The implications of extensive financial deregulation for long-term economic stability are worrying to many independent experts, given the costly catastrophe of 2008, but in the short to medium term loosening regulatory capital requirements and other controls placed on banks post-2008 will probably result in a sharp increase in the availability of credit, making it easier to finance deals. It also poses a competitive challenge for the many private debt funds that found their way into the lending business in the aftermath of the financial crisis, back when banks were having to retrench.

5. The battle for transparency still needs to be fought

LPs on both sides of the Atlantic have long been pressuring GPs to improve disclosure and reporting practices, and subject themselves and their funds to more thoroughgoing oversight. In recent years they have been joined in this effort by regulators, especially America’s SEC, which had a strong 2016 pursuing PE firms that were found to have taken undisclosed fees, misallocated expenses or failed to disclose material conflicts to their LPs.
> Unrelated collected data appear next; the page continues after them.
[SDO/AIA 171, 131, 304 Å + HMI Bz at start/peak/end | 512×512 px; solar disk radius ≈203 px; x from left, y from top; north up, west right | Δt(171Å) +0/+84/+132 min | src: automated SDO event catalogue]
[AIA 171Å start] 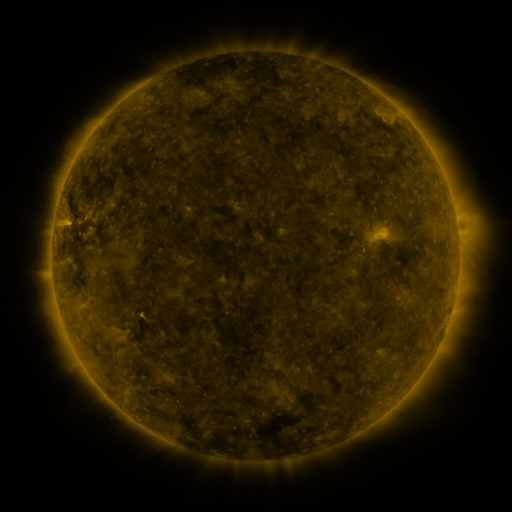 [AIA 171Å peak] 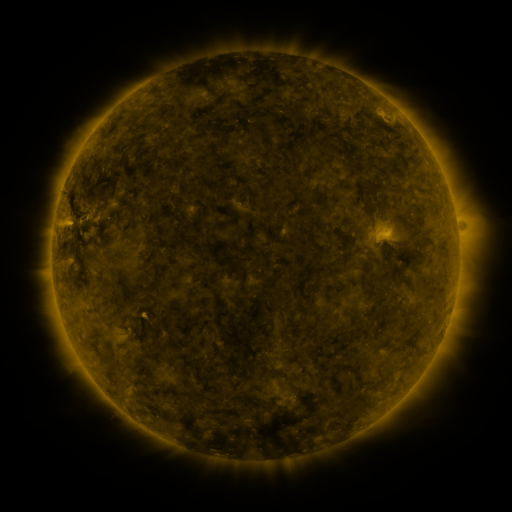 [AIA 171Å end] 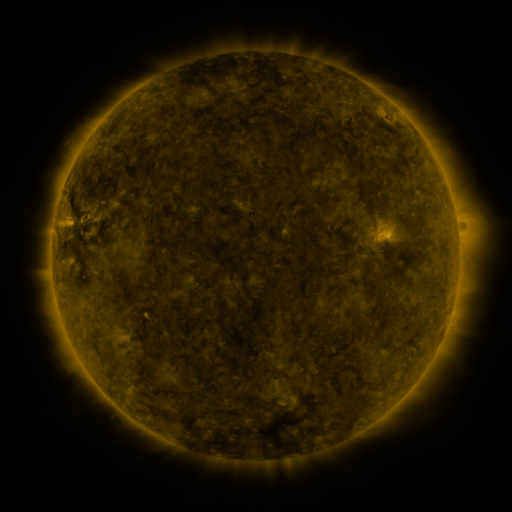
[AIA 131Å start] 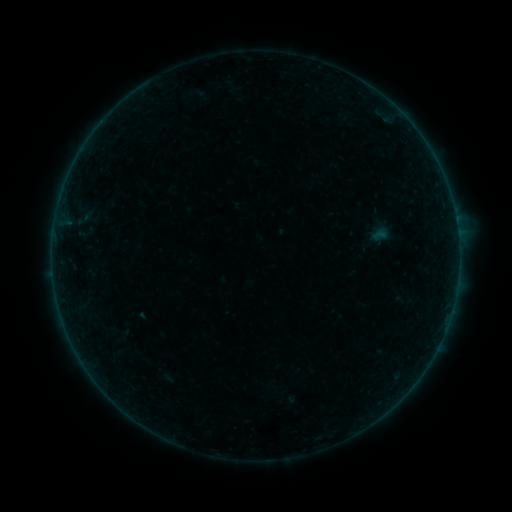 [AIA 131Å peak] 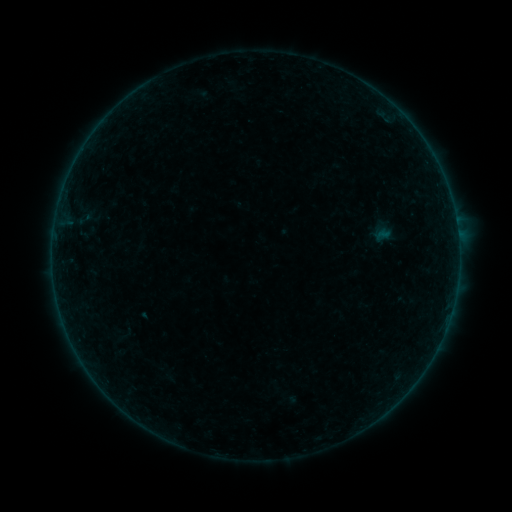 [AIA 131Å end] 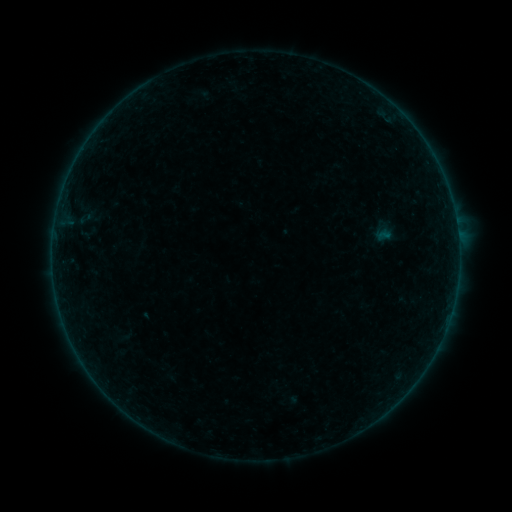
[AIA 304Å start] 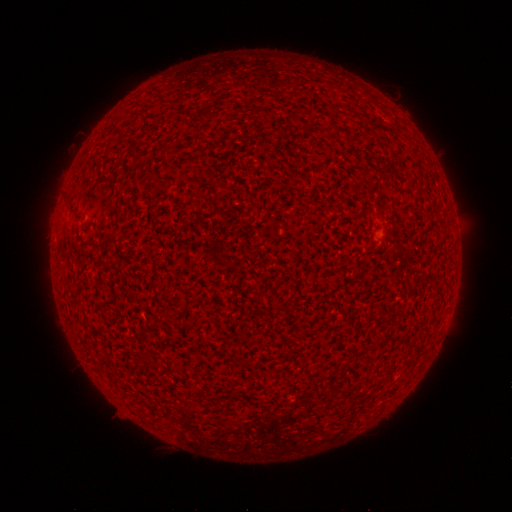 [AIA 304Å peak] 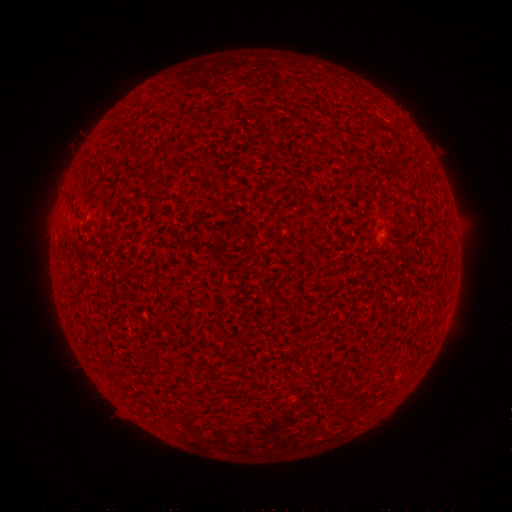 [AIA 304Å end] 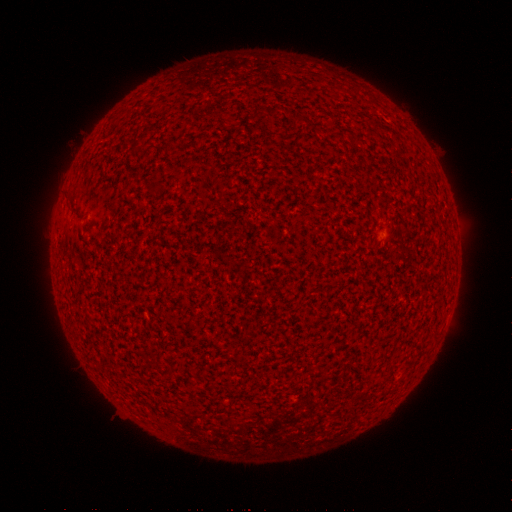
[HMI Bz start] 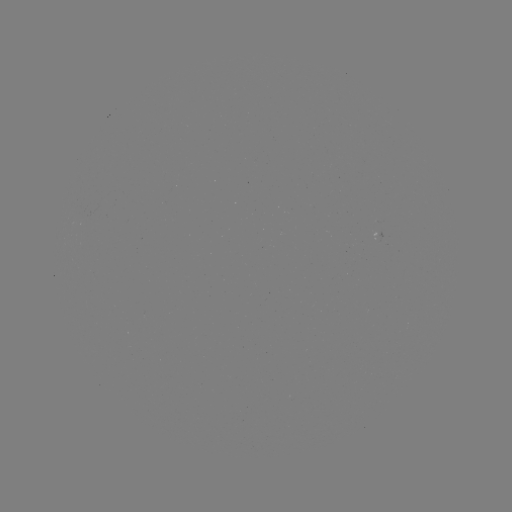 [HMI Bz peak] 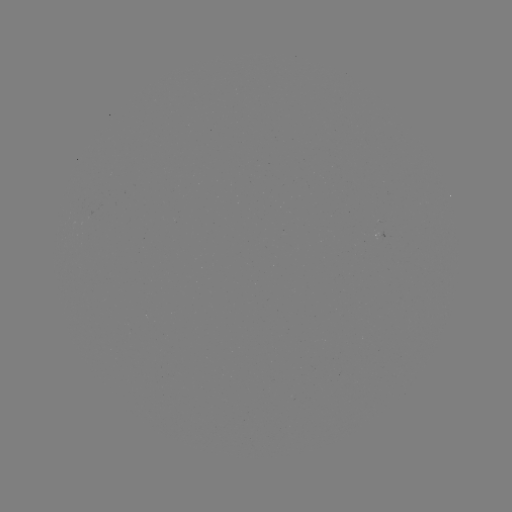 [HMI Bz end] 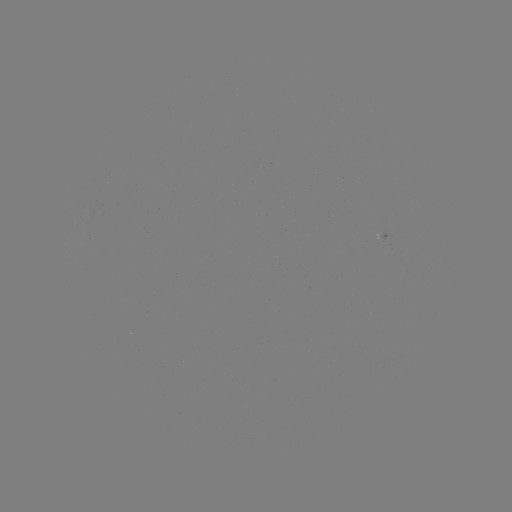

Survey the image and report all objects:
A1.9 flare: (387, 236)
Since the US elections, however, several key figures in the SEC enforcement effort have announced their departure. If regulators take their foot off the pedal, LPs are going to have to depend even more on coordinated trade groups like ILPA and its growing stable of best practice guidelines and reporting templates to hold GPs’ feet to prevent backsliding by GPs on the transparency front, especially in a red-hot market such as 2016’s in which managers were increasingly calling the shots on new fund terms.

6. Prioritise cybersecurity

Finally, if you don’t already treat cybersecurity as a top priority, then you certainly should after 2016. The year’s news was repeatedly driven by extravagant hacks and tactical leaks of confidential information – from the ‘Panama Papers’, which caused a worldwide scandal and a renewed legislative push to improve corporate beneficial ownership disclosure, to the email logs of senior officials of the Democratic Party and the Clinton campaign, whose drip-feed disclosure could well have swung a tight presidential election in Trump’s favour. Nor is unauthorized disclosure the only problem – hacked information can be used to blackmail companies or gain an edge on competitors, for instance in auctions or negotiations. The fund industry hasn’t been a prominent target of hackers so far, but then nothing’s ever a problem until it suddenly is.

On which cheery note, may we take this opportunity to wish all readers a Merry Christmas and a Happy New Year!